--- EXTRAIT DU DOCUMENT ---
L’exposition « Germaine Richier » sera présentée au Musée Fabre de Montpellier du 12 juillet au 5 novembre 2023, dans les lieux mêmes où Germaine Richier a fait ses premiers pas d’artiste. Commissariat général : Michel Hilaire, conservateur général du patrimoine, directeur du musée Fabre / Commissariat scientifique : Maud Marron-Wojewodzki, conservatrice du patrimoine, responsable des collections modernes et contemporaines du musée Fabre
L’exposition et son catalogue sont dédiés à la mémoire de Françoise Guiter, nièce et élève de Germaine Richier, qui a œuvré tout au long de sa vie à promouvoir et à documenter le travail de sa tante, où l’on peut notamment citer l’exposition présentée en 2006 à la Fondation Peggy Guggenheim de Venise.
#Publications
Germaine Richier, catalogue de l’exposition aux éditions du Centre Pompidou
Sous la direction d’Ariane Coulondre assistée de Nathalie Ernoult avec la participation scientifique du musée Fabre. Ouvrage de référence sur l’artiste, le catalogue de l’exposition réunit des essais et une documentation inédite. Une anthologie de textes redonne la parole à l’artiste tandis qu’une chronologie, richement illustrée et assortie d’extraits de correspondances inédites, restitue à la fois la singularité de son parcours et l’originalité de sa création. Ouvert à des regards contemporains, il offre également une carte blanche à huit invités (Orlan, Marie Darrieussecq, Geneviève Fraisse, Philippe Lançon, etc.) dont les regards croisés tracent le portrait d’une extraordinaire personnalité du monde de l’art de l’après-guerre.

--- EXERCICES ---
• 1. Extrayez de l'extrait sur l'exposition Germaine Richier le passage qui va de « #Publications » jusqu'à « l’art de l’après-guerre. » inclus.
• 2. Veuillez convertir en liste JSON de chaînes les lignes du listing qui vont de la ligne contenant « Based on this » jusqu'à la ligne contenant « How far is point » incluse, à raison d'une chaîne par ligne et sans les lignes vides. Ne traitez que ces lignes.

--- DONNÉES ---
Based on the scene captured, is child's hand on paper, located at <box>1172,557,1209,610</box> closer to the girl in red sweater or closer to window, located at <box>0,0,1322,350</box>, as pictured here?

==

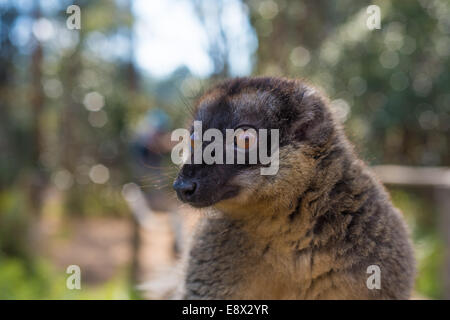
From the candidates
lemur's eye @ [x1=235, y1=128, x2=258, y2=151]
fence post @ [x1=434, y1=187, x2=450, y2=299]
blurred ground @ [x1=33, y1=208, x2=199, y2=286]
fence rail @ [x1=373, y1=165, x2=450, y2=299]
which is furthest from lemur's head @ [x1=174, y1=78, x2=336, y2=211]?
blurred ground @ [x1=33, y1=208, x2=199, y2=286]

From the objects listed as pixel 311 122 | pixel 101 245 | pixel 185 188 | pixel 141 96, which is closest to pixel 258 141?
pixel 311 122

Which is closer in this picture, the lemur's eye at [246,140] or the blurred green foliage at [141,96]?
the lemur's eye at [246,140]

...

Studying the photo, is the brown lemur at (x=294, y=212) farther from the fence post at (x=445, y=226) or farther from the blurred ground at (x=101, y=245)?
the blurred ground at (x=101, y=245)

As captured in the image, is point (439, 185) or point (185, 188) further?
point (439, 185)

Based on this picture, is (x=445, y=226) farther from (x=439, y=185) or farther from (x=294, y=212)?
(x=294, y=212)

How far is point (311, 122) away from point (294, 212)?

--- RÉPONSES DANS L'ORDRE ---
• 1.
#Publications
Germaine Richier, catalogue de l’exposition aux éditions du Centre Pompidou
Sous la direction d’Ariane Coulondre assistée de Nathalie Ernoult avec la participation scientifique du musée Fabre. Ouvrage de référence sur l’artiste, le catalogue de l’exposition réunit des essais et une documentation inédite. Une anthologie de textes redonne la parole à l’artiste tandis qu’une chronologie, richement illustrée et assortie d’extraits de correspondances inédites, restitue à la fois la singularité de son parcours et l’originalité de sa création. Ouvert à des regards contemporains, il offre également une carte blanche à huit invités (Orlan, Marie Darrieussecq, Geneviève Fraisse, Philippe Lançon, etc.) dont les regards croisés tracent le portrait d’une extraordinaire personnalité du monde de l’art de l’après-guerre.

• 2.
[
  "Based on this picture, is (x=445, y=226) farther from (x=439, y=185) or farther from (x=294, y=212)?",
  "(x=294, y=212)",
  "How far is point (311, 122) away from point (294, 212)?"
]